Como o medo de errar e a falta de liderança sufocam a execução pública e paralisam o avanço das cidades.

Você já ouviu falar de alguma empresa ou conhecido que teve um problema de regularização junto à Prefeitura e ficou meses – às vezes anos – tentando resolver? Ou pior: desistiu no meio do caminho, vencido pela burocracia? Talvez essa pessoa seja você.

Esse tipo de paralisia não é apenas uma falha do sistema. É o sintoma visível de algo que evitamos nomear, mas que todos sentem: o medo. Vivemos uma era em que os órgãos de controle – Ministério Público, Tribunais de Contas, Controladorias – ganharam protagonismo. E com razão. Graças a eles, avançamos em denúncias contra a corrupção, combatemos abusos e resgatamos recursos públicos desviados. Esses mecanismos são absolutamente fundamentais para uma democracia que se pretenda minimamente séria.

Mas toda força, quando desequilibrada, gera distorções. E o que temos visto nas últimas décadas é a hipertrofia do controle, com uma consequente erosão da confiança nos executores.

Imagine a cena: de um lado, numa mesa de reunião de uma prefeitura, quatro ou cinco representantes de órgãos de controle – todos extremamente qualificados, com remunerações de dezenas de milhares de reais. Do outro lado, um servidor do Executivo municipal, que recebe um piso salarial e é responsável por assinar a fiscalização de um contrato. Ele treme da cabeça aos pés, porque sabe que, mesmo sem ter agido de má-fé, pode ter seus bens bloqueados, em processos que, por vezes, duram anos.

Essa cena nem precisa ser diária. Basta que tenha acontecido uma vez – e virado história contada no cafezinho – para instaurar o pânico. Resultado? Ninguém mais quer assinar nada.

Trata-se de um fenômeno conhecido como “apagão das canetas”. Uma tendência real, documentada, mas raramente discutida fora das Prefeituras. Na dúvida, o documento fica parado. A obra atrasa. A cidade estagna.

Se você nunca trabalhou no setor público, talvez esteja franzindo a testa. Mas, nas prefeituras, a ausência de estrutura técnica e pessoal é uma constante. Nem sempre é má vontade – muitas vezes, é simplesmente impossível realizar todas as etapas exigidas pelos normativos.

Certa vez, acompanhei um contrato de manutenção da sinalização viária com uma empresa estatal. O problema? Era impossível, com os recursos disponíveis, quantificar a litragem de tinta gasta por mês. Resultado: ninguém queria assinar como fiscal.
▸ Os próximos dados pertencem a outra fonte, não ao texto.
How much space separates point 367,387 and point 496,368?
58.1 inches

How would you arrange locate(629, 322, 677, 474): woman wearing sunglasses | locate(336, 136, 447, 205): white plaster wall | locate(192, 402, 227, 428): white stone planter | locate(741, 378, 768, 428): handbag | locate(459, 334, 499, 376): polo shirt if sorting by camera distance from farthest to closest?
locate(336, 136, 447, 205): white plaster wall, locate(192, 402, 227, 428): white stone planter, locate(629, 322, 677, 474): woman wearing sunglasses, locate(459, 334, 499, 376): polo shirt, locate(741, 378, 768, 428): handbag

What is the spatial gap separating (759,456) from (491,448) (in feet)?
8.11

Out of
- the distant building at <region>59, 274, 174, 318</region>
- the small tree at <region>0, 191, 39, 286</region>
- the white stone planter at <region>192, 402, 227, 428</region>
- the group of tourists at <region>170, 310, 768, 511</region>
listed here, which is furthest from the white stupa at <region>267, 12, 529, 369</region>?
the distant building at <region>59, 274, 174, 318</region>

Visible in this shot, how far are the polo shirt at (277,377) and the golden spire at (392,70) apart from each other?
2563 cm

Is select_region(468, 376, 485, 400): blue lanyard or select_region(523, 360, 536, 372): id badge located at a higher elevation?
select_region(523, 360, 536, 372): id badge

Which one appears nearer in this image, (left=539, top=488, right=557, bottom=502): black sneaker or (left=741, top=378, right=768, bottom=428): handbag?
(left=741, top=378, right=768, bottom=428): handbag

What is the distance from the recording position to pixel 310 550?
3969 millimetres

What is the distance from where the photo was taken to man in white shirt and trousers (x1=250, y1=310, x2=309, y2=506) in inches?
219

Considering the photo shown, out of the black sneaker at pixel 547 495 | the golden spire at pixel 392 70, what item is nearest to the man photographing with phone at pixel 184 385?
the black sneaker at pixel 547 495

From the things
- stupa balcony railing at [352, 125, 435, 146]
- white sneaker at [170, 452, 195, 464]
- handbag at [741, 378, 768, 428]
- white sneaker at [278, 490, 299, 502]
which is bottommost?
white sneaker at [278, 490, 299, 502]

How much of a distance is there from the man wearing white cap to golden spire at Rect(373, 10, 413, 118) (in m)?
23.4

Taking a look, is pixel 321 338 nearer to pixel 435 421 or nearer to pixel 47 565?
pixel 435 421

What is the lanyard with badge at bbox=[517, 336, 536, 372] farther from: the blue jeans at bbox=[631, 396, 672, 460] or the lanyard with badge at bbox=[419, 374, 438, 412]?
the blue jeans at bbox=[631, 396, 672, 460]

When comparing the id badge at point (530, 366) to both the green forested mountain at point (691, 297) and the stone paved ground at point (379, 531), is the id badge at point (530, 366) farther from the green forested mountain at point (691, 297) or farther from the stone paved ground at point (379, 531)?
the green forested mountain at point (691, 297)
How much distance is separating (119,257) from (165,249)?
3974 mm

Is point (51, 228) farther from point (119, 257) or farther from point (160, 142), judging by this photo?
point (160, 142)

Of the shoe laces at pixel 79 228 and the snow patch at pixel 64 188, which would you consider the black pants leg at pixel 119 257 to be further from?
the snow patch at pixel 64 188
Foram necessários 18 meses para criar um sistema de medição adequado, adquirir software, treinar equipe e, finalmente, ter condições de monitorar o contrato com segurança.

E nesse meio tempo? Ou a cidade fica literalmente sem sinalização, ou alguém se arrisca.

Esse dilema é cotidiano. E vai muito além do asfalto ou da tinta na faixa de pedestres. Ele denuncia uma disfunção da máquina pública. O controle é importante, mas não se pode sufocar quem executa. O Executivo vem sendo constantemente desvalorizado, e isso é perigoso para as cidades – porque são justamente esses agentes que tiram as ideias do papel. Que fazem a cidade acontecer.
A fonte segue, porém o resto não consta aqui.